Classify the spam data using support vector machines
with the kernel $K ( x, \tilde x ) = {( 1 + \langle x, \tilde x\rangle )}^p$.
Choose $p$ by cross-validation.

In [1]:
import numpy as np
import pandas as pd

from collections import namedtuple
from sklearn.metrics import zero_one_loss
from sklearn.model_selection import cross_val_score
from sklearn.pipeline import make_pipeline
from sklearn.preprocessing import StandardScaler
from sklearn.svm import SVC

In [2]:
# Read the data into a pandas data frame
df = pd.read_csv('../data/spam.dat', sep=' ', header=None)
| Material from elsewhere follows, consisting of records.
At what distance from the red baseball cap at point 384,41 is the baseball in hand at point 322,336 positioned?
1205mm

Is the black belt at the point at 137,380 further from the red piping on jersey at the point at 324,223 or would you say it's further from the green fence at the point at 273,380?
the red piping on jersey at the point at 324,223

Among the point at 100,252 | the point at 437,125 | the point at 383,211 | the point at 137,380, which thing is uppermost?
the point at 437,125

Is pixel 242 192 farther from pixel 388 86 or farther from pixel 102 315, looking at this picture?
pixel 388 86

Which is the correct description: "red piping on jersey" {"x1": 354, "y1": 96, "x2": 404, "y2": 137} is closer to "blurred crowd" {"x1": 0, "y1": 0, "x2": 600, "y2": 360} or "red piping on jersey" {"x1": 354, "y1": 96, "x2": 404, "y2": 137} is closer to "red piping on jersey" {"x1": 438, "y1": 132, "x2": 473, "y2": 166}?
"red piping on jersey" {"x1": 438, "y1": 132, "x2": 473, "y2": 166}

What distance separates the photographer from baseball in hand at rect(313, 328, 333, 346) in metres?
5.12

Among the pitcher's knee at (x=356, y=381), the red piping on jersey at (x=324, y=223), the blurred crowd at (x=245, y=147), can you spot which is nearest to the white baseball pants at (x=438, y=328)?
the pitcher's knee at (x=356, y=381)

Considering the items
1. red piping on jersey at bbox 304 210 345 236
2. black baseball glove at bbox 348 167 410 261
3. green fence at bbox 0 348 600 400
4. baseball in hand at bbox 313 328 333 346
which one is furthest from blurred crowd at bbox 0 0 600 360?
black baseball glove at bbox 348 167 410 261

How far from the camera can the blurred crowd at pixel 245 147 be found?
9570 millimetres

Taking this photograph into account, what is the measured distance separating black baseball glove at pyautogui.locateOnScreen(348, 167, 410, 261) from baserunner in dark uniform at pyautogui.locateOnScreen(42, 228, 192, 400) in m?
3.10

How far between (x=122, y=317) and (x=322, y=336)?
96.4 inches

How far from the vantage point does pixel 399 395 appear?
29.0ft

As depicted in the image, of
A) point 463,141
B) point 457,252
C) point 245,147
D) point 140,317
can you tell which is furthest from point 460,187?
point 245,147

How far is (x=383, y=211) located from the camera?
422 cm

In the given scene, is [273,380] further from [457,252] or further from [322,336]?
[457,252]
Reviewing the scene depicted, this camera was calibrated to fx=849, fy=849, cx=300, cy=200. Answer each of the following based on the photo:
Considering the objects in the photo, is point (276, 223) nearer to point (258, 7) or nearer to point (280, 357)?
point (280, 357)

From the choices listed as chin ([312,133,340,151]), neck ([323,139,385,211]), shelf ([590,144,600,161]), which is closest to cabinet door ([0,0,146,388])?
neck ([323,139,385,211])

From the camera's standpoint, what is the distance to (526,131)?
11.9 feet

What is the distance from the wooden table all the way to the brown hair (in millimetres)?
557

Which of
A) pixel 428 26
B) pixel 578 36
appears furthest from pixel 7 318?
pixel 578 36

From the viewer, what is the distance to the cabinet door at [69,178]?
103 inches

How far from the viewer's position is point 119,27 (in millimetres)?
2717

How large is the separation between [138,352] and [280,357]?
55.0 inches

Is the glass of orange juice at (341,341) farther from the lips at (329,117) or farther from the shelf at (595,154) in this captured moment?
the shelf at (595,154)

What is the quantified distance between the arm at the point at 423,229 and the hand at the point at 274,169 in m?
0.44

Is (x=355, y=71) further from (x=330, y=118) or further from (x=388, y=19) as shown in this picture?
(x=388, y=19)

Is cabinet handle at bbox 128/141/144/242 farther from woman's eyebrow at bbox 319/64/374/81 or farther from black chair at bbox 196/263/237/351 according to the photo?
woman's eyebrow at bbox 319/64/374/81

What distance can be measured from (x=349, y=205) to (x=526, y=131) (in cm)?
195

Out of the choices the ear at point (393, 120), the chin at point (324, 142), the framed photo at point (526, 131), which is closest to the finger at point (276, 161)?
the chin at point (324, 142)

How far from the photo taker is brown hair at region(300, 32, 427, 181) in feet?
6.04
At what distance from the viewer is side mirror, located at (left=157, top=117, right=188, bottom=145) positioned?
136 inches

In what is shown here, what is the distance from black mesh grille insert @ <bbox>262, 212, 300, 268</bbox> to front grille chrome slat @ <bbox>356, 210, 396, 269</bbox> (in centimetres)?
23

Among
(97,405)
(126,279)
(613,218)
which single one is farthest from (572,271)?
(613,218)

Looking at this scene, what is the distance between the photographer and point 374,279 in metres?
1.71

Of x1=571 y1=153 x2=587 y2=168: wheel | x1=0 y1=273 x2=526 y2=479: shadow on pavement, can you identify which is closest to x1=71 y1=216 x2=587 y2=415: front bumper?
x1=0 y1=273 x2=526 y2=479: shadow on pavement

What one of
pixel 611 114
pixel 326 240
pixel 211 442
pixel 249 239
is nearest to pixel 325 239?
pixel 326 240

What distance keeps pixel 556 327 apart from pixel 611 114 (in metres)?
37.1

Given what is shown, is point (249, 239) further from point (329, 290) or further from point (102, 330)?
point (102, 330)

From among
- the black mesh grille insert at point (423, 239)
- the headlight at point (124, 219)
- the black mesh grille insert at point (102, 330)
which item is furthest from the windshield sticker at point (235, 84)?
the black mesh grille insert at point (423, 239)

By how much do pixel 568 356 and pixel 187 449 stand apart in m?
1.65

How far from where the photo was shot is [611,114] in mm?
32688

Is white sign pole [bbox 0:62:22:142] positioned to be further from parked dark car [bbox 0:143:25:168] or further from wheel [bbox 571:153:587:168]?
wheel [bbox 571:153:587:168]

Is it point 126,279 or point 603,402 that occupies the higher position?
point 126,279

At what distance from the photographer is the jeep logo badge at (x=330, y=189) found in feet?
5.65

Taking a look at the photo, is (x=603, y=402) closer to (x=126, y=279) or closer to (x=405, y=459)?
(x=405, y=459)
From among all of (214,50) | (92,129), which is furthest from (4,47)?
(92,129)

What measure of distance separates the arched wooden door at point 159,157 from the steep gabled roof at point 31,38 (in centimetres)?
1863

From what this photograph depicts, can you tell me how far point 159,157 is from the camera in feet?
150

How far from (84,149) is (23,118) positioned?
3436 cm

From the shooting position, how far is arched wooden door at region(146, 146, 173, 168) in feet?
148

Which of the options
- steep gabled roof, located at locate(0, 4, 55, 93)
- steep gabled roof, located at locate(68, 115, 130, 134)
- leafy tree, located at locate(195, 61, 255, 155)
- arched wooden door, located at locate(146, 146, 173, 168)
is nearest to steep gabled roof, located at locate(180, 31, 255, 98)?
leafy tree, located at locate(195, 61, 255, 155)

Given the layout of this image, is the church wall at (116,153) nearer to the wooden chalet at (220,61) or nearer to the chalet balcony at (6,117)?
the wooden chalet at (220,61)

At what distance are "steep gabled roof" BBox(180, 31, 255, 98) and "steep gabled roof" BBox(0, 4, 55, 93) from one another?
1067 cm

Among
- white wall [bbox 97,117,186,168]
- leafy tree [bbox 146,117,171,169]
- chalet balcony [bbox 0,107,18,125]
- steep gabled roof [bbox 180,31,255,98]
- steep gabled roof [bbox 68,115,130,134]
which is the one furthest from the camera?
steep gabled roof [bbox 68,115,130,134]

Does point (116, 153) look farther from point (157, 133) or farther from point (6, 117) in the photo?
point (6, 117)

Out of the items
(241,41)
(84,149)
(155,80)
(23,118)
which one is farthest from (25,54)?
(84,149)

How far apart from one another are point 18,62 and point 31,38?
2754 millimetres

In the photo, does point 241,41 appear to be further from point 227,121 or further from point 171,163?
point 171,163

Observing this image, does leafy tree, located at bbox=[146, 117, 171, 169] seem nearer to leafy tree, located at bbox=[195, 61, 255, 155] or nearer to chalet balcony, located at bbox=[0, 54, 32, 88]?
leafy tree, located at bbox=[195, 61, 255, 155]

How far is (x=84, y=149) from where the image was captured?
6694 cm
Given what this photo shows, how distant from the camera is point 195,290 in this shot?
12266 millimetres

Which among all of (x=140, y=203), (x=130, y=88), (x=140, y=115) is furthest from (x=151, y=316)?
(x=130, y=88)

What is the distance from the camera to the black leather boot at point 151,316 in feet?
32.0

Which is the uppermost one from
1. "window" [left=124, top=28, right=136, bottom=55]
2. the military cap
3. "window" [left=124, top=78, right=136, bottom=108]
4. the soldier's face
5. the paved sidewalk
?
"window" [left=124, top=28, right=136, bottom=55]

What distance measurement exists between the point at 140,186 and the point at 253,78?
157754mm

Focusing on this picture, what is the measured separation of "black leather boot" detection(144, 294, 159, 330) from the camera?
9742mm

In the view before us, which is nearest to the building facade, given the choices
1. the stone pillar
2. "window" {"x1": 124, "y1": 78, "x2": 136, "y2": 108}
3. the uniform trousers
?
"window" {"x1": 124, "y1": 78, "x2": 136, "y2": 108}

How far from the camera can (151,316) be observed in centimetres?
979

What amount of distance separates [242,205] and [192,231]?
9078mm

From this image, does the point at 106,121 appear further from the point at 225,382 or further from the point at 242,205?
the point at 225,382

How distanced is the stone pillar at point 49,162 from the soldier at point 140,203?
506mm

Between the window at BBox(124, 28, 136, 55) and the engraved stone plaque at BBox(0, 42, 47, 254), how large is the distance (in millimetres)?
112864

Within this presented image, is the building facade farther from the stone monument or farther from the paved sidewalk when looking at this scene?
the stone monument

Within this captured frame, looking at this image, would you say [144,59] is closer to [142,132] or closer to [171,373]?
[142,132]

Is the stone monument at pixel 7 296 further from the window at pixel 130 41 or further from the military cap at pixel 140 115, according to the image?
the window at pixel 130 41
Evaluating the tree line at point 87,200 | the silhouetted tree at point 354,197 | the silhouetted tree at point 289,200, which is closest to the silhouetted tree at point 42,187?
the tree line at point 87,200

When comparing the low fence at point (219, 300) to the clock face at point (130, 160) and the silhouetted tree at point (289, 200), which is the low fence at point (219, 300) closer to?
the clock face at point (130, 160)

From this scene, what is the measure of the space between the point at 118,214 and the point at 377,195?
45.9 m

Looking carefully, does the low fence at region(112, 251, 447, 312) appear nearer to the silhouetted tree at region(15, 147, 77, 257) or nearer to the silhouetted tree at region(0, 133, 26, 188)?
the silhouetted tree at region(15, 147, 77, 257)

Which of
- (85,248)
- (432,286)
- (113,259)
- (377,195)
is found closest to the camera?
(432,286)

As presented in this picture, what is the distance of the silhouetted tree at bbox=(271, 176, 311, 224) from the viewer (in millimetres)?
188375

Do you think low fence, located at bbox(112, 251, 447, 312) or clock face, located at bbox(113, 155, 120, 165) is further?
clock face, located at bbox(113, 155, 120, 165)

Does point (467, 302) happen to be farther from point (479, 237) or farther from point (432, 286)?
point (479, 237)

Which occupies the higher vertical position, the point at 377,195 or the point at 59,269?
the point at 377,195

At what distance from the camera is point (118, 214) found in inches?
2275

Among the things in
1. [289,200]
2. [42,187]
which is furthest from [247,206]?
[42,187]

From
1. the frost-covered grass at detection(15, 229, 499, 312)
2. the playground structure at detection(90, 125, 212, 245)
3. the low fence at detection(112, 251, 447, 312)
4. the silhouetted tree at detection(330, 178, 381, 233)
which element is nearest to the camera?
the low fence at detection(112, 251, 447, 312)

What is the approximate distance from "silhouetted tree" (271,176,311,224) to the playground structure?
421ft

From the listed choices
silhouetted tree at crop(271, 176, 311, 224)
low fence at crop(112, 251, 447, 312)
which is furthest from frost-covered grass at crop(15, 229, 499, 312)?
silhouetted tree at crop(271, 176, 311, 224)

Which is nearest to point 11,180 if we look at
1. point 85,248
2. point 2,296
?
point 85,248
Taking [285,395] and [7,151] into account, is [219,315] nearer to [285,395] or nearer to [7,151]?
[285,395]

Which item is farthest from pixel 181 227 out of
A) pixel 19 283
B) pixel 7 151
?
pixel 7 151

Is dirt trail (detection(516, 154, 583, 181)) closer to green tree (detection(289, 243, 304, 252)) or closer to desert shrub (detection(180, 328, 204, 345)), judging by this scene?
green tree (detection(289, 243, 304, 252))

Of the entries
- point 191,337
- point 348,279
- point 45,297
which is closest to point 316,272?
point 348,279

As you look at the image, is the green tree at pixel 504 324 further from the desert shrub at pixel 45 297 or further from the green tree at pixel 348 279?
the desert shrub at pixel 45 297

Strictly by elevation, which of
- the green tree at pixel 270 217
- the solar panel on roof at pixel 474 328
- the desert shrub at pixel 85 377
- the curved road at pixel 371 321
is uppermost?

# Extract the response variable Y from the data frame
# and convert it to a numpy array
Y = df[df.columns[-1]].to_numpy()

# Extract all 57 covariates into a numpy array X
X = df[df.columns[:-1]].to_numpy()

In [29]:
FittedPolySCV = namedtuple("FittedPolySCV", [
    "fitted_pipeline", "empirical_error_rate", "true_error_rate_cv_estimate"
])

# For each degree p, fit a SVC with polynomial kernel
results = []
for p in range(2, 8):
    pipeline = make_pipeline(
        StandardScaler(),
        SVC(kernel="poly", degree=p, coef0=1)
    )
    fitted_pipeline = pipeline.fit(X, Y)
    empirical_error_rate = zero_one_loss(Y, fitted_pipeline.predict(X))
    true_error_rate_cv_estimate = 1 - cross_val_score(pipeline, X, Y, cv=5).mean()
    results.append(FittedPolySCV(fitted_pipeline, empirical_error_rate, true_error_rate_cv_estimate))

In [30]:
# Report out the results
for result in results:
    print(
        f"SCV model with polynomial kernel of degree {result.fitted_pipeline["svc"].degree}\n"
        f"Misclassification rate: {result.empirical_error_rate:.3}\n"
        f"Cross-validation estimate of the true error rate: {result.true_error_rate_cv_estimate:.3}\n"
        "-------------------------------------------------------"
    )

SCV model with polynomial kernel of degree 2
Misclassification rate: 0.0524
Cross-validation estimate of the true error rate: 0.0737
-------------------------------------------------------
SCV model with polynomial kernel of degree 3
Misclassification rate: 0.0426
Cross-validation estimate of the true error rate: 0.0778
-------------------------------------------------------
SCV model with polynomial kernel of degree 4
Misclassification rate: 0.0402
Cross-validation estimate of the true error rate: 0.0835
-------------------------------------------------------
SCV model with polynomial kernel of degree 5
Misclassification rate: 0.0337
Cross-validation estimate of the true error rate: 0.0863
-------------------------------------------------------
SCV model with polynomial kernel of degree 6
Misclassification rate: 0.0285
Cross-validation estimate of the true error rate: 0.0882
-------------------------------------------------------
SCV model with polynomial kernel of degree 7
Misclassif